- **Source text**:

__________________________________________________

What is Cognitive Behaviour Therapy (CBT)?
Cognitive Behaviour Therapy (CBT) is an evidence-based psychological therapy commonly used by clinical psychologists and is one of the therapies available at The Psychological Health Centre. The term Cognitive Behaviour Therapy is used to refer to any therapy that is based upon cognitive and/or behavioural principles. Researchers are continually developing and testing out new cognitive behavioural therapies and clinical psychologists then adapt these to each individual they work with. Cognitive behavioural therapies are all:
- developed and tested in research settings
- informed by the latest science of psychology
- goal focused, structured and relatively short term
- practical and collaborative
Cognitive & Behavioural Principles
Behaviour Therapy is based on the principles of operant and classical conditioning. In a nutshell operant conditioning explains that behaviour that is followed by a reward is more likely to happen again. Classical conditioning explains that behaviours (and emotional responses) can be learned by a process of association. This may sound obvious and of course many of us observe and use these principles especially with our pets and our also our children. However adults rarely look at their own behaviour in this way. Cognitive Behaviour Therapists are trained to look out for these patterns and use these principles to help people to change unhelpful habitual behaviours and reactions.
Cognitive Therapy is based on the observation that human behaviours and emotions are mediated by cognitions. The word cognition means thoughts, beliefs and interpretations as well as images. Simply put, this means that our reactions to things are often a result of the way we think about that thing. Cognitive therapists help people to observe their own cognitions and become aware of how these relate to their behaviours and feelings. In many cases cognitions are found to be unhelpful, overvalued or biased. Cognitive therapists have tools for helping people to reflect on their cognitions, evaluate and reconsider them and, if helpful, to change them.

__________________________________________________

- **Try it**:
Answer these questions from the CBT overview.
(a) On which two kinds of conditioning is Behaviour Therapy based?
(b) What does operant conditioning explain?
(c) What does the word cognition mean?
Use only the CBT overview for your answers.

[Stored data entries]
__________________________________________________

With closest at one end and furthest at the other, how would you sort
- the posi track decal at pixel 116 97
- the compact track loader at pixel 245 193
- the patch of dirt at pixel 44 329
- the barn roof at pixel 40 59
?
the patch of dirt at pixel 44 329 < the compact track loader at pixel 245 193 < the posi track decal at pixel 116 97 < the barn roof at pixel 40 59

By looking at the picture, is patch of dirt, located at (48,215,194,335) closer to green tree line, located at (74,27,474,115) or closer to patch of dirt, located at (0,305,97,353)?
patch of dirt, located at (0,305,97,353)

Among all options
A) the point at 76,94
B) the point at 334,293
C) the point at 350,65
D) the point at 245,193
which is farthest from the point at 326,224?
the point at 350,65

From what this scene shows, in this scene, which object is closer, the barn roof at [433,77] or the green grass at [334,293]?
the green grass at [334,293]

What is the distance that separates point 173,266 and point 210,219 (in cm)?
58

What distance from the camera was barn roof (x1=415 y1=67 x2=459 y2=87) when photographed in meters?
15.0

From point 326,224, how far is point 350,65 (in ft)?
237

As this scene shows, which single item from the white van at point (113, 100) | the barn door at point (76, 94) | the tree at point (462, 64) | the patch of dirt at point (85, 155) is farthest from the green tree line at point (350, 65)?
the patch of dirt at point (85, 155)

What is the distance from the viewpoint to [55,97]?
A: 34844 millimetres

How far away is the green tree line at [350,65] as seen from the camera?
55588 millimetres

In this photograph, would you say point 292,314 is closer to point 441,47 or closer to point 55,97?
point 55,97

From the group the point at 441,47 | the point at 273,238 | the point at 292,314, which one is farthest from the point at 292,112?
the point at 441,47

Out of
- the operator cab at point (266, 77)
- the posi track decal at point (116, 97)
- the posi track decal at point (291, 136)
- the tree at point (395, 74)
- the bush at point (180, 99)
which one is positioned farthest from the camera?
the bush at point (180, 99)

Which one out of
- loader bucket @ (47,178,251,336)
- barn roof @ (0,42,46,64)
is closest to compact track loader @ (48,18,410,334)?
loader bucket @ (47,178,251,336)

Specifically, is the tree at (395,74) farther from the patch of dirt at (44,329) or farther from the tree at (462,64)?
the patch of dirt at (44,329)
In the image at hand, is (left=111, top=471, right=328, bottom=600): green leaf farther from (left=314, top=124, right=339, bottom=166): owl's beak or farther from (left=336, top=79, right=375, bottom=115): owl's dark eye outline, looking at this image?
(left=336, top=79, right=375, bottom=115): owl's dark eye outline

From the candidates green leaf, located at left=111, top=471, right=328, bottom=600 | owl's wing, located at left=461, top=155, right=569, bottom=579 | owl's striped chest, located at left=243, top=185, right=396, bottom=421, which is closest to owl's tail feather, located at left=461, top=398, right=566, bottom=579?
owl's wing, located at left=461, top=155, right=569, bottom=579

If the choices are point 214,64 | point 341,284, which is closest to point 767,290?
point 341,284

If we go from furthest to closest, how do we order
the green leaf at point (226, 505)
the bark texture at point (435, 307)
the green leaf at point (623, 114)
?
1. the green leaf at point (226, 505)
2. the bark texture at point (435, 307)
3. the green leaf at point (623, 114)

__________________________________________________

- **Response to the task**:
(a) Operant conditioning and classical conditioning.
(b) That behavior followed by a reward is more likely to happen again.
(c) Thoughts, beliefs and interpretations, as well as images.